◆ **Your instructions**: Print the records without any change, from the first line down to and including the line that contains "In the Data Validity chart, which year has the lowest".

--- Source material Enclosed Below ---

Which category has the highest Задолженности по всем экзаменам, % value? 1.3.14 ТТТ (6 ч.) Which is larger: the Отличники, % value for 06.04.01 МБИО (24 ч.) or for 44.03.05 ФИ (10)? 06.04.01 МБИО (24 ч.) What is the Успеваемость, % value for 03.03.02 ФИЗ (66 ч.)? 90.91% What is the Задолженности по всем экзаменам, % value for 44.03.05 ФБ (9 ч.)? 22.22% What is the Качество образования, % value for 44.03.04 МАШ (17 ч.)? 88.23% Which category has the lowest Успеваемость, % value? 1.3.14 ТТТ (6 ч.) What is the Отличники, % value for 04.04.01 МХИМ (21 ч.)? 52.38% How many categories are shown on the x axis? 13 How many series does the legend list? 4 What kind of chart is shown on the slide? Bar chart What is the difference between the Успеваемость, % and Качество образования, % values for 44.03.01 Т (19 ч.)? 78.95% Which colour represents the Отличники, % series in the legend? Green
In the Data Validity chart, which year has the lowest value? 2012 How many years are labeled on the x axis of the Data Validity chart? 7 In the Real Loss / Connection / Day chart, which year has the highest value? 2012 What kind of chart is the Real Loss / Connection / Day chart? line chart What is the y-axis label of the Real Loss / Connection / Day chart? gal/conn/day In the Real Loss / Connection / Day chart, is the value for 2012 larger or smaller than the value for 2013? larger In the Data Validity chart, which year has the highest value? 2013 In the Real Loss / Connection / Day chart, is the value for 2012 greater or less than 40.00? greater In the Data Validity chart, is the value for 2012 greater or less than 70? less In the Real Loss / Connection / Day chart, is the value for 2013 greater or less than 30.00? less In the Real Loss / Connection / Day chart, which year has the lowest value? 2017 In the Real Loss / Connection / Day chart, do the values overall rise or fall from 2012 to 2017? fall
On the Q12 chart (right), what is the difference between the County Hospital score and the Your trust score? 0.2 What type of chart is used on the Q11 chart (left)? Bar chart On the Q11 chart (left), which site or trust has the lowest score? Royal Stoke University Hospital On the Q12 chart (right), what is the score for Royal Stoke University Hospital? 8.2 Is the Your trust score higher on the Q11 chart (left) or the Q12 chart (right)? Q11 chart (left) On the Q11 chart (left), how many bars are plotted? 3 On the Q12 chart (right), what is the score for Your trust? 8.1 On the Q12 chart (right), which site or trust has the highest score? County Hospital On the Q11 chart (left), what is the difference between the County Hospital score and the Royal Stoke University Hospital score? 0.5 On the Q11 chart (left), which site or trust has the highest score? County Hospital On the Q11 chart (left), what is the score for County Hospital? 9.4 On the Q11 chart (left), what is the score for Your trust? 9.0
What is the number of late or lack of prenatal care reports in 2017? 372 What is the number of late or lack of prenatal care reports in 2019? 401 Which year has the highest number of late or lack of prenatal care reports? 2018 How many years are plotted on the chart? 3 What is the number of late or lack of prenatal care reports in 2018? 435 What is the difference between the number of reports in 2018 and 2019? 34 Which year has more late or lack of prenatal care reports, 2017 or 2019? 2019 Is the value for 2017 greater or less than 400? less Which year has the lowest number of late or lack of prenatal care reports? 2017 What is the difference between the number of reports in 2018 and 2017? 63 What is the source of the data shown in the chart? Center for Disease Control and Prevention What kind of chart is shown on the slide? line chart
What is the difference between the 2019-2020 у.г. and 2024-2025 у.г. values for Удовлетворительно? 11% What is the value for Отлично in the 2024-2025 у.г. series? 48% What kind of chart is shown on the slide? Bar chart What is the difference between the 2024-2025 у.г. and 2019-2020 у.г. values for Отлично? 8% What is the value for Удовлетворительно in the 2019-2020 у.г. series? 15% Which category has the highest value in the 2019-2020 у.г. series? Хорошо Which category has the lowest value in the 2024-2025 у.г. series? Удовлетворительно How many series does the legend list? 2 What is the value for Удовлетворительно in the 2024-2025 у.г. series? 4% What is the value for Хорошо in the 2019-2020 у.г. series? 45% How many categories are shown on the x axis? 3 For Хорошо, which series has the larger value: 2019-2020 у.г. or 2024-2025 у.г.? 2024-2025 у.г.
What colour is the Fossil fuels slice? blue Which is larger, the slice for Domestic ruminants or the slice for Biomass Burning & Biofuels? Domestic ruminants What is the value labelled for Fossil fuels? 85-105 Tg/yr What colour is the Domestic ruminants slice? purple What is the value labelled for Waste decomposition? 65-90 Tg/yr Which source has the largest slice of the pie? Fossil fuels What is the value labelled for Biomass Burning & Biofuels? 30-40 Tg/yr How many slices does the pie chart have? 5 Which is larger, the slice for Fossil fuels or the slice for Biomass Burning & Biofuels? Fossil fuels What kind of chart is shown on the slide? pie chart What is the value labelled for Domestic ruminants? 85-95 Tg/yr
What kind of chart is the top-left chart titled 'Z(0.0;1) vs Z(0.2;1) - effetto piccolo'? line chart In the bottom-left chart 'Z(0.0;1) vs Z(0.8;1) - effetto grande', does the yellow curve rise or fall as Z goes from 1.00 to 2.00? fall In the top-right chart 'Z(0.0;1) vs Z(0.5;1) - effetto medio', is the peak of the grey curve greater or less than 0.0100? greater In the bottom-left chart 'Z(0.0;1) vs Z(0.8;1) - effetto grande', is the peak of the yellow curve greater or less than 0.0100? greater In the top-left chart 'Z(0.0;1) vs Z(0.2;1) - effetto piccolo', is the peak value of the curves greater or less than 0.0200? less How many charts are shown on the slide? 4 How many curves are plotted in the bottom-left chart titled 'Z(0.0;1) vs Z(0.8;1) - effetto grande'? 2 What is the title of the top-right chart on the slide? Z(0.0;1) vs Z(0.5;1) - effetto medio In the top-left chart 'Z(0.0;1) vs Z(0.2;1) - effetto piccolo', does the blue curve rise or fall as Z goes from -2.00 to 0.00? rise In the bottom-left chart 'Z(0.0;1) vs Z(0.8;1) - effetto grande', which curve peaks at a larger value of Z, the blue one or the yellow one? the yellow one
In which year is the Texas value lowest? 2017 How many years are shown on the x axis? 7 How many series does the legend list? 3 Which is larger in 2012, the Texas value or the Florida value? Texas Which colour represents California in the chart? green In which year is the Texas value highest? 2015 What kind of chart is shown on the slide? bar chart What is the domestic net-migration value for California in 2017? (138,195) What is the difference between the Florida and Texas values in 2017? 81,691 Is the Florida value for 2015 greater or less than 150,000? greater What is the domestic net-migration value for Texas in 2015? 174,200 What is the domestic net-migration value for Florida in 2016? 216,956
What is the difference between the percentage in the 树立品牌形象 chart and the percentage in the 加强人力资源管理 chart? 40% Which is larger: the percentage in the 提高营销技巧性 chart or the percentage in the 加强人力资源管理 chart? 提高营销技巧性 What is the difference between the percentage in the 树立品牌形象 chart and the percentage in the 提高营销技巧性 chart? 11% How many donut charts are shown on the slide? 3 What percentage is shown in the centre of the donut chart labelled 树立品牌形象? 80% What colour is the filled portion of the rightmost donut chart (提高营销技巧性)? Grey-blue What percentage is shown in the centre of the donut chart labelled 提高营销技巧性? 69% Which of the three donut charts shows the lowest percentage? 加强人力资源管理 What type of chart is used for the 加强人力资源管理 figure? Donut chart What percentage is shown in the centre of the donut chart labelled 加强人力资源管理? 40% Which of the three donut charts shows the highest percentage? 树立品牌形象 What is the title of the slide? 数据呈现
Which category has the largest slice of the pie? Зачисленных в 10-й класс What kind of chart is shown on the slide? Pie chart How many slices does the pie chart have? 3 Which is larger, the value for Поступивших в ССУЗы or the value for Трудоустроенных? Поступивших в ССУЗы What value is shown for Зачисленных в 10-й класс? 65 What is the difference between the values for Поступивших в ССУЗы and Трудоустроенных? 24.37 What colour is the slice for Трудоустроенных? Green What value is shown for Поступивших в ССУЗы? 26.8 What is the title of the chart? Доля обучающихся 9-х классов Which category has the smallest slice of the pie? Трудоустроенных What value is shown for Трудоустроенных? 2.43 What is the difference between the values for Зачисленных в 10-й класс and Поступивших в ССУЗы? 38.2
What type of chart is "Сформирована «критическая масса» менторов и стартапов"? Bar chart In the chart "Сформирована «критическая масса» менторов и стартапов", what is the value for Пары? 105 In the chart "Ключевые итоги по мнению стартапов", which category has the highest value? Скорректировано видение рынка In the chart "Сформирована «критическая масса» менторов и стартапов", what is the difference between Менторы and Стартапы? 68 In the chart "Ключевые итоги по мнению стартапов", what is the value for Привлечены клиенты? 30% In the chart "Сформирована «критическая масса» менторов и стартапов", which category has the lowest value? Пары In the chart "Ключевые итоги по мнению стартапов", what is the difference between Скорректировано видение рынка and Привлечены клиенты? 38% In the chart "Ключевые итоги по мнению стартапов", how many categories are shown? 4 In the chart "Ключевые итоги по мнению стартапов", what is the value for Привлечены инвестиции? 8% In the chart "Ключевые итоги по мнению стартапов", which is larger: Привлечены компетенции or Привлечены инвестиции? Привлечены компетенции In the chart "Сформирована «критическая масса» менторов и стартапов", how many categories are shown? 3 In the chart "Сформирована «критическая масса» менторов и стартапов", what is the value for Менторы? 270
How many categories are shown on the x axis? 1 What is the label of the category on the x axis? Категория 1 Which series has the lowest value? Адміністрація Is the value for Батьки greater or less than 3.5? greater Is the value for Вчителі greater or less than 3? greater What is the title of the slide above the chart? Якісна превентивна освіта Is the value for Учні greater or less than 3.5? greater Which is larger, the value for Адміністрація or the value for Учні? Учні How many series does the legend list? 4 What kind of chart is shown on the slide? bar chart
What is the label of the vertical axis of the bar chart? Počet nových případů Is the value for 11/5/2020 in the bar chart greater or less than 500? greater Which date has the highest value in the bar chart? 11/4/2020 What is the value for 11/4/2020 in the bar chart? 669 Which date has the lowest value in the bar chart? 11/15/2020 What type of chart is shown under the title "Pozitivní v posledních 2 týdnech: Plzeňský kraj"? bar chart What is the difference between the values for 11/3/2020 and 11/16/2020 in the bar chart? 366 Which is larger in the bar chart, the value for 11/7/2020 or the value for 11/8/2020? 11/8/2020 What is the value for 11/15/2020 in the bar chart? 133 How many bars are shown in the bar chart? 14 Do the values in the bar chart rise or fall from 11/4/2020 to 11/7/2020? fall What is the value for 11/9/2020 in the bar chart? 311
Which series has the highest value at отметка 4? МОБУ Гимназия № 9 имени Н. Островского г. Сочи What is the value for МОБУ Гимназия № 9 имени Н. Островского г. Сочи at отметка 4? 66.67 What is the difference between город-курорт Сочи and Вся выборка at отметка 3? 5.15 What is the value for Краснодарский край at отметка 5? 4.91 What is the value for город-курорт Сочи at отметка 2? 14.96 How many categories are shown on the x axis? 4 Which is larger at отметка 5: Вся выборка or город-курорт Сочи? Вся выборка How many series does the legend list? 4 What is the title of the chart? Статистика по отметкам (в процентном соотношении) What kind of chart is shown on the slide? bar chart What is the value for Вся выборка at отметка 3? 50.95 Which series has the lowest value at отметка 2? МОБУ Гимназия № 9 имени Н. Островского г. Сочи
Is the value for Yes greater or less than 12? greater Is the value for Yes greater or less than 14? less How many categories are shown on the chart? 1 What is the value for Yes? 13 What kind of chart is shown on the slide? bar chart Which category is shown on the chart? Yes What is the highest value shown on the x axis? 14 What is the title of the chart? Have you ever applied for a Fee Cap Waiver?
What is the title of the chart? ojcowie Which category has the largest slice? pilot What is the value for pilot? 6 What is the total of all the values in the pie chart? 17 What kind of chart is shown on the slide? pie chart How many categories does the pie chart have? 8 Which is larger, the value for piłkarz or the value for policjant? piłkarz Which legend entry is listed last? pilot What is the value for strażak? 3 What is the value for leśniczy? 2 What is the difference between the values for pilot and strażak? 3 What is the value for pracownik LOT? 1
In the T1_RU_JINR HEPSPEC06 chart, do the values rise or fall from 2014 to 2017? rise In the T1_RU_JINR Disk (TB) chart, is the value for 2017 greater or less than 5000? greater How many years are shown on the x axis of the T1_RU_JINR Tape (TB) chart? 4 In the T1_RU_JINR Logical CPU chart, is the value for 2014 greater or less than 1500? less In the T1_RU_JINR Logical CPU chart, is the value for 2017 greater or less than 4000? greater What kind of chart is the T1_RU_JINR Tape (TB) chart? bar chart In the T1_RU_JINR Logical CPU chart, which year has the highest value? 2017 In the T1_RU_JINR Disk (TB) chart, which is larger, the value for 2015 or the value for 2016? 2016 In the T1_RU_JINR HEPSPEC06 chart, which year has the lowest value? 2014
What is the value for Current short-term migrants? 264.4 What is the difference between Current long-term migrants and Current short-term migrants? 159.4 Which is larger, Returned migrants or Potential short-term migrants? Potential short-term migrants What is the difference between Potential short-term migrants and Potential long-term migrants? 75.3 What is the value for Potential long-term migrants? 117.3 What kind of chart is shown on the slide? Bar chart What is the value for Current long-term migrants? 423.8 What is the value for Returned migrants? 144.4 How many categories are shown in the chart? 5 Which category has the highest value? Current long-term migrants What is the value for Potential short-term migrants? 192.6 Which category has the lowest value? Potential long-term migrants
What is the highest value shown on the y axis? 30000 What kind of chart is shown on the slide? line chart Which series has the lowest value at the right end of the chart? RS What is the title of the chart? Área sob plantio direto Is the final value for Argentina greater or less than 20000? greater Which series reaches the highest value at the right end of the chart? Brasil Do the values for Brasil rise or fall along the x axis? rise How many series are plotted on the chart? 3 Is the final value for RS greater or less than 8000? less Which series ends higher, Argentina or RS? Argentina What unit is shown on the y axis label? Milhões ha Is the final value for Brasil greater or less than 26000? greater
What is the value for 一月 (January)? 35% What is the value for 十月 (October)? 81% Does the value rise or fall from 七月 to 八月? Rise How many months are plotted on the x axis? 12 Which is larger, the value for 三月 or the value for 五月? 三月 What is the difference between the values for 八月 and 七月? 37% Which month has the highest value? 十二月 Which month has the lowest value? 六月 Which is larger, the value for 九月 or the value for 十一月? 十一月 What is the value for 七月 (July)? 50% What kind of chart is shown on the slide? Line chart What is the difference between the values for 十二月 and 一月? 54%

--- End of Enclosed Source material ---

◆ **Response box**:
Which category has the highest Задолженности по всем экзаменам, % value? 1.3.14 ТТТ (6 ч.) Which is larger: the Отличники, % value for 06.04.01 МБИО (24 ч.) or for 44.03.05 ФИ (10)? 06.04.01 МБИО (24 ч.) What is the Успеваемость, % value for 03.03.02 ФИЗ (66 ч.)? 90.91% What is the Задолженности по всем экзаменам, % value for 44.03.05 ФБ (9 ч.)? 22.22% What is the Качество образования, % value for 44.03.04 МАШ (17 ч.)? 88.23% Which category has the lowest Успеваемость, % value? 1.3.14 ТТТ (6 ч.) What is the Отличники, % value for 04.04.01 МХИМ (21 ч.)? 52.38% How many categories are shown on the x axis? 13 How many series does the legend list? 4 What kind of chart is shown on the slide? Bar chart What is the difference between the Успеваемость, % and Качество образования, % values for 44.03.01 Т (19 ч.)? 78.95% Which colour represents the Отличники, % series in the legend? Green
In the Data Validity chart, which year has the lowest value? 2012 How many years are labeled on the x axis of the Data Validity chart? 7 In the Real Loss / Connection / Day chart, which year has the highest value? 2012 What kind of chart is the Real Loss / Connection / Day chart? line chart What is the y-axis label of the Real Loss / Connection / Day chart? gal/conn/day In the Real Loss / Connection / Day chart, is the value for 2012 larger or smaller than the value for 2013? larger In the Data Validity chart, which year has the highest value? 2013 In the Real Loss / Connection / Day chart, is the value for 2012 greater or less than 40.00? greater In the Data Validity chart, is the value for 2012 greater or less than 70? less In the Real Loss / Connection / Day chart, is the value for 2013 greater or less than 30.00? less In the Real Loss / Connection / Day chart, which year has the lowest value? 2017 In the Real Loss / Connection / Day chart, do the values overall rise or fall from 2012 to 2017? fall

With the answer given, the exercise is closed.